Alternatively, a computer can produce a work that does not carry variations in microtiming, expressive or otherwise.  Under this, we hypothesize that participants will find it easier to recall and replicate those rhythms they believe were produced by a computer, as they will interpret such rhythms as exact and absolute.

Operationalization of First Hypothesis:
“… we hypothesize that participants will be better at recalling and replicating rhythms they believe to be produced by humans than those produced by computers…”

Participants = Students from Yale College and the Yale School of Music aged 18-25

Better Recall and Replication = We will ask participants to reproduce the rhythm exactly (to the best of their ability) after hearing it.  We anticipate a significantly higher accuracy in this task in the “human belief” condition(s).  Further refinement of our method will happen after we feel more confident in knowing what others have done.

Believe and Produced= Two recordings will be created, one by having a human being play a rhythm and one by having a computer generate a piece using the exact written timing of that rhythm.  Participants will be told either nothing about the origin of the piece (control), that a computer produced the rhythm, or that a human produced the rhythm.

Group Questions!

1) Is there a “sweet spot” in terms of musical repetition relating to the enjoyment of the listener?

2) How quickly can we identify the meter of a song, specifically when it is in a complex meter (5/8, 7/8, alternating bars of 3 and 4, etc)?
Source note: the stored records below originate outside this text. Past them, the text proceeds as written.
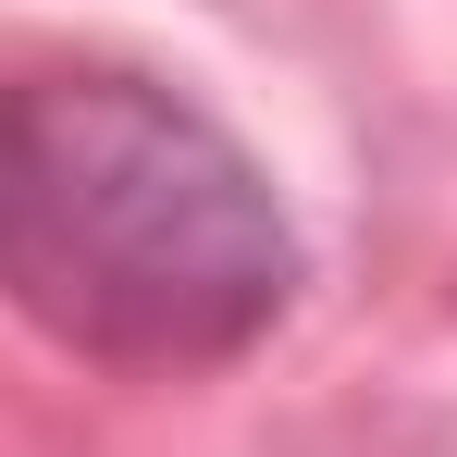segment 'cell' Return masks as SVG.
<instances>
[{
  "instance_id": "1",
  "label": "cell",
  "mask_w": 457,
  "mask_h": 457,
  "mask_svg": "<svg viewBox=\"0 0 457 457\" xmlns=\"http://www.w3.org/2000/svg\"><path fill=\"white\" fill-rule=\"evenodd\" d=\"M0 297L99 371H223L297 309L260 149L124 62L0 87Z\"/></svg>"
}]
</instances>
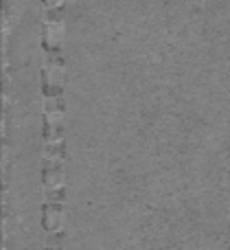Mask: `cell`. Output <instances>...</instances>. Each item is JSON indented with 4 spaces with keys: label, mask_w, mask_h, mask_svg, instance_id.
<instances>
[{
    "label": "cell",
    "mask_w": 230,
    "mask_h": 250,
    "mask_svg": "<svg viewBox=\"0 0 230 250\" xmlns=\"http://www.w3.org/2000/svg\"><path fill=\"white\" fill-rule=\"evenodd\" d=\"M44 178H46L48 185H57V182H59V176H57V173H46Z\"/></svg>",
    "instance_id": "cell-1"
},
{
    "label": "cell",
    "mask_w": 230,
    "mask_h": 250,
    "mask_svg": "<svg viewBox=\"0 0 230 250\" xmlns=\"http://www.w3.org/2000/svg\"><path fill=\"white\" fill-rule=\"evenodd\" d=\"M44 2H46L48 7H57V4H61V0H44Z\"/></svg>",
    "instance_id": "cell-2"
}]
</instances>
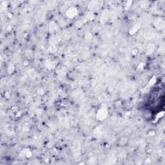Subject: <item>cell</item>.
<instances>
[{"label":"cell","instance_id":"3957f363","mask_svg":"<svg viewBox=\"0 0 165 165\" xmlns=\"http://www.w3.org/2000/svg\"><path fill=\"white\" fill-rule=\"evenodd\" d=\"M153 50H154V47H153V45L152 44H150L148 47V50H147V52L148 54H151V53L153 52Z\"/></svg>","mask_w":165,"mask_h":165},{"label":"cell","instance_id":"7a4b0ae2","mask_svg":"<svg viewBox=\"0 0 165 165\" xmlns=\"http://www.w3.org/2000/svg\"><path fill=\"white\" fill-rule=\"evenodd\" d=\"M77 14V10L75 8L72 7V8H70L69 10V11L67 12V14H68V16L70 17V18H72L74 16H75Z\"/></svg>","mask_w":165,"mask_h":165},{"label":"cell","instance_id":"6da1fadb","mask_svg":"<svg viewBox=\"0 0 165 165\" xmlns=\"http://www.w3.org/2000/svg\"><path fill=\"white\" fill-rule=\"evenodd\" d=\"M107 109L104 108H102L99 111V114H98V115H97V117L99 116V119L102 120V119H104V118L107 116Z\"/></svg>","mask_w":165,"mask_h":165}]
</instances>
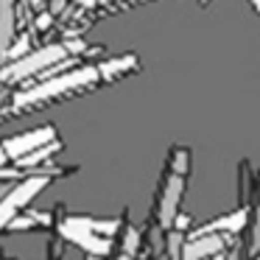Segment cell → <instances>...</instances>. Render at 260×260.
I'll return each instance as SVG.
<instances>
[{
    "instance_id": "6da1fadb",
    "label": "cell",
    "mask_w": 260,
    "mask_h": 260,
    "mask_svg": "<svg viewBox=\"0 0 260 260\" xmlns=\"http://www.w3.org/2000/svg\"><path fill=\"white\" fill-rule=\"evenodd\" d=\"M98 81H101V76H98L95 64H81V68L70 70V73H59L48 81H40L34 90L14 95V109H34V107H42V104L59 101L64 95H76V92L90 90Z\"/></svg>"
},
{
    "instance_id": "7a4b0ae2",
    "label": "cell",
    "mask_w": 260,
    "mask_h": 260,
    "mask_svg": "<svg viewBox=\"0 0 260 260\" xmlns=\"http://www.w3.org/2000/svg\"><path fill=\"white\" fill-rule=\"evenodd\" d=\"M70 51H68V42H59V45H45V48H34V51L23 53L20 59H12L6 68L0 70V81L6 84H17L23 79H40L42 70H51L56 64L68 62Z\"/></svg>"
},
{
    "instance_id": "3957f363",
    "label": "cell",
    "mask_w": 260,
    "mask_h": 260,
    "mask_svg": "<svg viewBox=\"0 0 260 260\" xmlns=\"http://www.w3.org/2000/svg\"><path fill=\"white\" fill-rule=\"evenodd\" d=\"M48 182H51V176L37 171V174L9 185L6 193L0 196V230H6V226L20 215V210H25L37 199V193H40L42 187H48Z\"/></svg>"
},
{
    "instance_id": "277c9868",
    "label": "cell",
    "mask_w": 260,
    "mask_h": 260,
    "mask_svg": "<svg viewBox=\"0 0 260 260\" xmlns=\"http://www.w3.org/2000/svg\"><path fill=\"white\" fill-rule=\"evenodd\" d=\"M185 171H187V151L185 148H174L171 171L162 182V196H159V224L162 226H171L179 215V202H182V190H185Z\"/></svg>"
},
{
    "instance_id": "5b68a950",
    "label": "cell",
    "mask_w": 260,
    "mask_h": 260,
    "mask_svg": "<svg viewBox=\"0 0 260 260\" xmlns=\"http://www.w3.org/2000/svg\"><path fill=\"white\" fill-rule=\"evenodd\" d=\"M56 140V129L53 126H37V129H28L23 132V135H12L3 140V151L9 154V159H14L17 162L20 157H25V154L37 151V148L48 146V143Z\"/></svg>"
},
{
    "instance_id": "8992f818",
    "label": "cell",
    "mask_w": 260,
    "mask_h": 260,
    "mask_svg": "<svg viewBox=\"0 0 260 260\" xmlns=\"http://www.w3.org/2000/svg\"><path fill=\"white\" fill-rule=\"evenodd\" d=\"M224 252V238L207 232V235H193L182 249V260H210L213 254Z\"/></svg>"
},
{
    "instance_id": "52a82bcc",
    "label": "cell",
    "mask_w": 260,
    "mask_h": 260,
    "mask_svg": "<svg viewBox=\"0 0 260 260\" xmlns=\"http://www.w3.org/2000/svg\"><path fill=\"white\" fill-rule=\"evenodd\" d=\"M98 68V76H101L104 81H109V79H120V76H129L132 70L137 68V59L132 56V53H126V56H115V59H107V62H101V64H95Z\"/></svg>"
},
{
    "instance_id": "ba28073f",
    "label": "cell",
    "mask_w": 260,
    "mask_h": 260,
    "mask_svg": "<svg viewBox=\"0 0 260 260\" xmlns=\"http://www.w3.org/2000/svg\"><path fill=\"white\" fill-rule=\"evenodd\" d=\"M14 3L0 0V56H6L9 45L14 42Z\"/></svg>"
},
{
    "instance_id": "9c48e42d",
    "label": "cell",
    "mask_w": 260,
    "mask_h": 260,
    "mask_svg": "<svg viewBox=\"0 0 260 260\" xmlns=\"http://www.w3.org/2000/svg\"><path fill=\"white\" fill-rule=\"evenodd\" d=\"M243 224H246V210H238V213H230V215H224V218L210 221V224H207V226H202V230H199L196 235H207V232H215V230H224V232H238Z\"/></svg>"
},
{
    "instance_id": "30bf717a",
    "label": "cell",
    "mask_w": 260,
    "mask_h": 260,
    "mask_svg": "<svg viewBox=\"0 0 260 260\" xmlns=\"http://www.w3.org/2000/svg\"><path fill=\"white\" fill-rule=\"evenodd\" d=\"M56 151H59V140H53V143H48V146H42V148H37V151H31V154H25V157H20L17 162L25 165V168H37L42 159L53 157Z\"/></svg>"
},
{
    "instance_id": "8fae6325",
    "label": "cell",
    "mask_w": 260,
    "mask_h": 260,
    "mask_svg": "<svg viewBox=\"0 0 260 260\" xmlns=\"http://www.w3.org/2000/svg\"><path fill=\"white\" fill-rule=\"evenodd\" d=\"M252 252H260V199L254 210V224H252Z\"/></svg>"
},
{
    "instance_id": "7c38bea8",
    "label": "cell",
    "mask_w": 260,
    "mask_h": 260,
    "mask_svg": "<svg viewBox=\"0 0 260 260\" xmlns=\"http://www.w3.org/2000/svg\"><path fill=\"white\" fill-rule=\"evenodd\" d=\"M51 23H53V14H51V12H45V14L40 12V17H37V31H45V28H51Z\"/></svg>"
},
{
    "instance_id": "4fadbf2b",
    "label": "cell",
    "mask_w": 260,
    "mask_h": 260,
    "mask_svg": "<svg viewBox=\"0 0 260 260\" xmlns=\"http://www.w3.org/2000/svg\"><path fill=\"white\" fill-rule=\"evenodd\" d=\"M6 162H9V154L3 151V143H0V168H3V165H6Z\"/></svg>"
},
{
    "instance_id": "5bb4252c",
    "label": "cell",
    "mask_w": 260,
    "mask_h": 260,
    "mask_svg": "<svg viewBox=\"0 0 260 260\" xmlns=\"http://www.w3.org/2000/svg\"><path fill=\"white\" fill-rule=\"evenodd\" d=\"M76 3H79L81 9H87V6H95V0H76Z\"/></svg>"
},
{
    "instance_id": "9a60e30c",
    "label": "cell",
    "mask_w": 260,
    "mask_h": 260,
    "mask_svg": "<svg viewBox=\"0 0 260 260\" xmlns=\"http://www.w3.org/2000/svg\"><path fill=\"white\" fill-rule=\"evenodd\" d=\"M249 3H252V9H254V12L260 14V0H249Z\"/></svg>"
},
{
    "instance_id": "2e32d148",
    "label": "cell",
    "mask_w": 260,
    "mask_h": 260,
    "mask_svg": "<svg viewBox=\"0 0 260 260\" xmlns=\"http://www.w3.org/2000/svg\"><path fill=\"white\" fill-rule=\"evenodd\" d=\"M226 260H238V252H232V254H226Z\"/></svg>"
},
{
    "instance_id": "e0dca14e",
    "label": "cell",
    "mask_w": 260,
    "mask_h": 260,
    "mask_svg": "<svg viewBox=\"0 0 260 260\" xmlns=\"http://www.w3.org/2000/svg\"><path fill=\"white\" fill-rule=\"evenodd\" d=\"M118 260H132V254H126V252H123V254H120Z\"/></svg>"
},
{
    "instance_id": "ac0fdd59",
    "label": "cell",
    "mask_w": 260,
    "mask_h": 260,
    "mask_svg": "<svg viewBox=\"0 0 260 260\" xmlns=\"http://www.w3.org/2000/svg\"><path fill=\"white\" fill-rule=\"evenodd\" d=\"M6 187H9V185H0V196H3V193H6Z\"/></svg>"
},
{
    "instance_id": "d6986e66",
    "label": "cell",
    "mask_w": 260,
    "mask_h": 260,
    "mask_svg": "<svg viewBox=\"0 0 260 260\" xmlns=\"http://www.w3.org/2000/svg\"><path fill=\"white\" fill-rule=\"evenodd\" d=\"M87 260H101V257H98V254H90V257H87Z\"/></svg>"
},
{
    "instance_id": "ffe728a7",
    "label": "cell",
    "mask_w": 260,
    "mask_h": 260,
    "mask_svg": "<svg viewBox=\"0 0 260 260\" xmlns=\"http://www.w3.org/2000/svg\"><path fill=\"white\" fill-rule=\"evenodd\" d=\"M199 3H202V6H207V3H210V0H199Z\"/></svg>"
},
{
    "instance_id": "44dd1931",
    "label": "cell",
    "mask_w": 260,
    "mask_h": 260,
    "mask_svg": "<svg viewBox=\"0 0 260 260\" xmlns=\"http://www.w3.org/2000/svg\"><path fill=\"white\" fill-rule=\"evenodd\" d=\"M157 260H168V257H165V254H159V257H157Z\"/></svg>"
}]
</instances>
Is there a great difference between musicians and non-musicians in identification? Or between types of musicians?


Possible Group Research Questions

1) Because of the entanglement of music and emotions, some research has suggested that background music can enhance memory.  What effect does this music’s “groove” have on the listener’s ability to retain information in working and/or long-term memory?

2) What effect does the “grooviness” of a song have on its “earworm” quality?